READING PASSAGE start

Josh Hader Shouldn’t Have Pitched on Tuesday

"Don't use your closer when you're down three runs" feels like common sense, but I still ran the numbers on the Houston stopper's unexpected appearance in Game 1.

Josh Hader Shouldn’t Have Pitched on Tuesday
Troy Taormina-Imagn Images

Tuesday afternoon, Josh Hader took the mound at the start of the ninth inning. His Houston Astros were losing 3-0 to the Detroit Tigers in the first game of their three-game Wild Card series. Riley Greene smashed a one-hopper over the right field fence for a double, but Hader retired the other three batters he faced and departed with the three-run deficit still intact.

This was strange! That’s not how teams use their closers. It felt weird right away – to the broadcasters calling the game, to the chatters who flooded us with questions about it, and also to me. And it felt consequential the next day, too, when Hader was summoned for his usual job. This time, the Astros were tied, and there were runners on first and second with two away in the bottom of the eighth. It was the biggest spot in the playoffs for the Astros. Hader walked Spencer Torkelson on four pitches, then threw a fastball right down the middle that Andy Ibáñez tattooed for a bases-clearing double. That made it 5-2 Tigers, and just like that, Houston’s season was over.

If you want to, there’s an easy through-line to trace here. Hader made a low-leverage appearance, and then he had to pitch again on no rest. He didn’t have his best stuff in that second game, so he paid the price. Cause and effect, simple as that.

I don’t think it’s quite so simple, though. We’ll never know what would have happened if Hader hadn’t pitched in the first game. Maybe he would have been perfect in Game 2 and helped the Astros escape with the score tied. Maybe they would have added a run in the ninth to win the game and send things to a decisive Game 3 the next day. Or maybe he would have grooved the same fastball. Maybe he would have bounced a slider to allow a run to score on a wild pitch. The world isn’t deterministic.

READING PASSAGE end
STORED DATA start

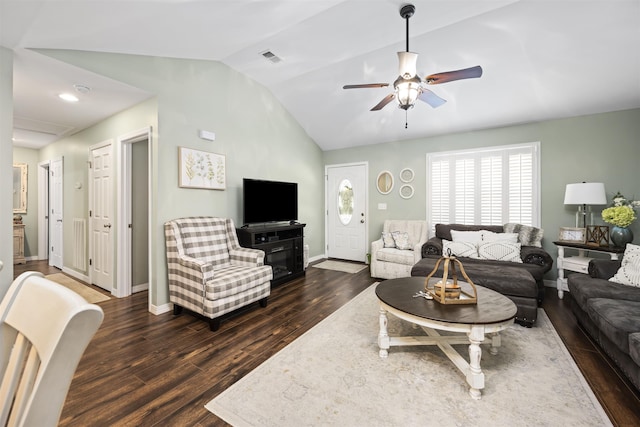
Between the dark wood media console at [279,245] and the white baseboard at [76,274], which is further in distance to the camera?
the white baseboard at [76,274]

STORED DATA end

REQUIREMENTS:
• A. Transcribe the stretch of the Josh Hader article from "If you want" through "world isn’t deterministic.".
• B. In the Josh Hader article, who hit the bases-clearing double off Hader?

ANSWERS FOR THE EXERCISE:
• A.
If you want to, there’s an easy through-line to trace here. Hader made a low-leverage appearance, and then he had to pitch again on no rest. He didn’t have his best stuff in that second game, so he paid the price. Cause and effect, simple as that.

I don’t think it’s quite so simple, though. We’ll never know what would have happened if Hader hadn’t pitched in the first game. Maybe he would have been perfect in Game 2 and helped the Astros escape with the score tied. Maybe they would have added a run in the ninth to win the game and send things to a decisive Game 3 the next day. Or maybe he would have grooved the same fastball. Maybe he would have bounced a slider to allow a run to score on a wild pitch. The world isn’t deterministic.

• B. Andy Ibáñez